Tuesday, May 16, 2017

Learning Ansible: KVM Deployment Use Case

"Pioneers get shot in the back", is what Stan Sigmund (do I have that spelled right?), the CEO of at&t used to say. Well, I don't know this firsthand. This is what some at&t employees told me once.

But it's true. It's always a lot safer to go in after the initial wave of invaders have taken all of the risk, and I think that's what Stan would have been referring to with that statement. It's about risk, which is a topic in an of itself, very blogworthy.

How does this relate to Ansible?

We have an engineer here who likes to run out in front of the curve. He did all of this research on Puppet, Chef, and Ansible, and chose Ansible.

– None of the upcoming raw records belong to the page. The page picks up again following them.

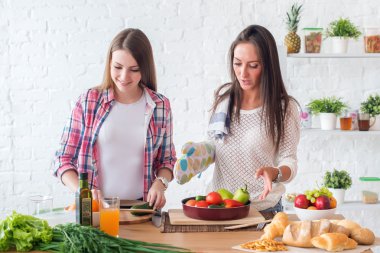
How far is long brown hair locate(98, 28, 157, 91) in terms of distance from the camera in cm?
266

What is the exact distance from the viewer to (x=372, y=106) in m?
4.23

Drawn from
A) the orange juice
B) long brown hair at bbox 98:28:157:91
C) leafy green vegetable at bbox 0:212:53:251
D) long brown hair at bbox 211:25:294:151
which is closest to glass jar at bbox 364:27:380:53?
long brown hair at bbox 211:25:294:151

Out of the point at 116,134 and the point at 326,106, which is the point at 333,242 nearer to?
the point at 116,134

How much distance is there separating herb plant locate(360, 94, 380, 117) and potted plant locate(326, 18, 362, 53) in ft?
1.25

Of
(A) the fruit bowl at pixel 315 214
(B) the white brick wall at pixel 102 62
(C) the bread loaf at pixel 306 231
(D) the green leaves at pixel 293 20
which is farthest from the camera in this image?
(B) the white brick wall at pixel 102 62

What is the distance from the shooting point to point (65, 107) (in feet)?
14.1

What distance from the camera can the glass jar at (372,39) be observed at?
167 inches

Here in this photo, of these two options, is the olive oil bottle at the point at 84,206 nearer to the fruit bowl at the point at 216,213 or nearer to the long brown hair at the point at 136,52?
the fruit bowl at the point at 216,213

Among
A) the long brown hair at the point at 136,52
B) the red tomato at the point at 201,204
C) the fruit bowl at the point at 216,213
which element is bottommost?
the fruit bowl at the point at 216,213

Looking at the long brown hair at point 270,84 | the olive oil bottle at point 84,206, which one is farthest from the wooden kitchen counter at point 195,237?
the long brown hair at point 270,84

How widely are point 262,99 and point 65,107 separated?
6.37ft

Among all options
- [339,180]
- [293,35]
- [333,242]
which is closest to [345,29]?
[293,35]

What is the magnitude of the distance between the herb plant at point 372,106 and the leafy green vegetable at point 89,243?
2597mm

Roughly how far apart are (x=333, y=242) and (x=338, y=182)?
7.56ft
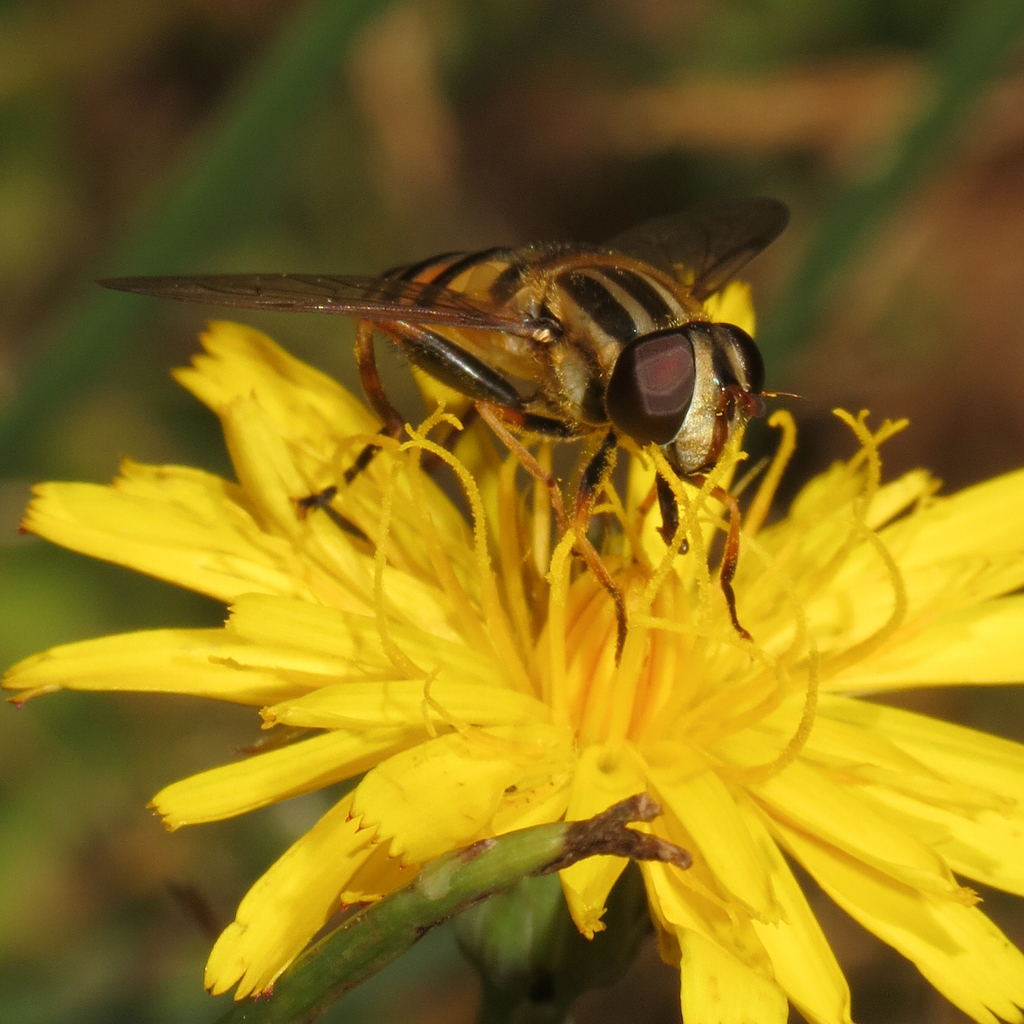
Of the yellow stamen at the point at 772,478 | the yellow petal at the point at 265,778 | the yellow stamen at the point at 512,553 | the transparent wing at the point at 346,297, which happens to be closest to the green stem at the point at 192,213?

There are any number of blogs that tout the benefits of Ansible over these others, but in order to fully grasp those benefits, you need to study them all.

For me, I need to learn by doing, and then I can start to understand the benefits of one vs another.

So, I have started by taking a number of playbooks, and trying to get them working on my own system. I built a KVM host environment on a 32Gb server, and it made sense to see what I could do in terms of trying to automate the generation and spinup of these Virtual Machines.

There are a number of new things I have come across as I have been doing this:

1. Guestfish - Guestfish is a shell and command-line tool for examining and modifying virtual machine filesystems.

http://libguestfs.org/guestfish.1.html

2. getent - a small IP / host resolver that is written in Python.

https://pypi.python.org/pypi/getent

The scripts I am using are all set up to create a virtual machine using some defaults:
- default storage pool
- default network

Certainly this is easier to do than creating one-offs for every VM. But if you do this, you need to go into virt-manager and reprovision the networking and other things individually. Which kinds of defeats the purpose of using ansible in the first place (you can use a bash deploy script to generate a KVM).

So one of the things I did have to do was to hack the scripts to work with the storage pool I was using, which placed all of the images in MY directory, as opposed to where the default images were being placed.

Somehow, I need to enhance these scripts to put each VM on its own network subnet. This can all be done with virsh commands and variables, but I have not done that yet.

One problem, is that you need a MAC address to assign your adaptors if you're going to try and create those dynamically. I looked, and came across this link that can possibly serve as a weapon for doing this:

https://access.redhat.com/documentation/en-US/Red_Hat_Enterprise_Linux/5/html/Virtualization/sect-Virtualization-Tips_and_tricks-Generating_a_new_unique_MAC_address.html

I have a handle on Ansible now; what a Playbook is, the Inventory File, what Tasks are, Roles are, Handlers, and the like. I understand all this, but can I swiftly and efficiently code all of this? No - not yet. I'm still reverse-engineer hacking from existing stuff. The background as an Integrator has honed those skills pretty well.

Ansible is as good as the underlying inputs that are fed into the process of generating outputs. It can be simple. It can be complicated. My impression is that it makes sense to crank it initially, and then enhance and hone over a period of time. Trying to everything up front and in one shot will be a huge time sink.

I'll probably write more about Ansible later. This is all for now.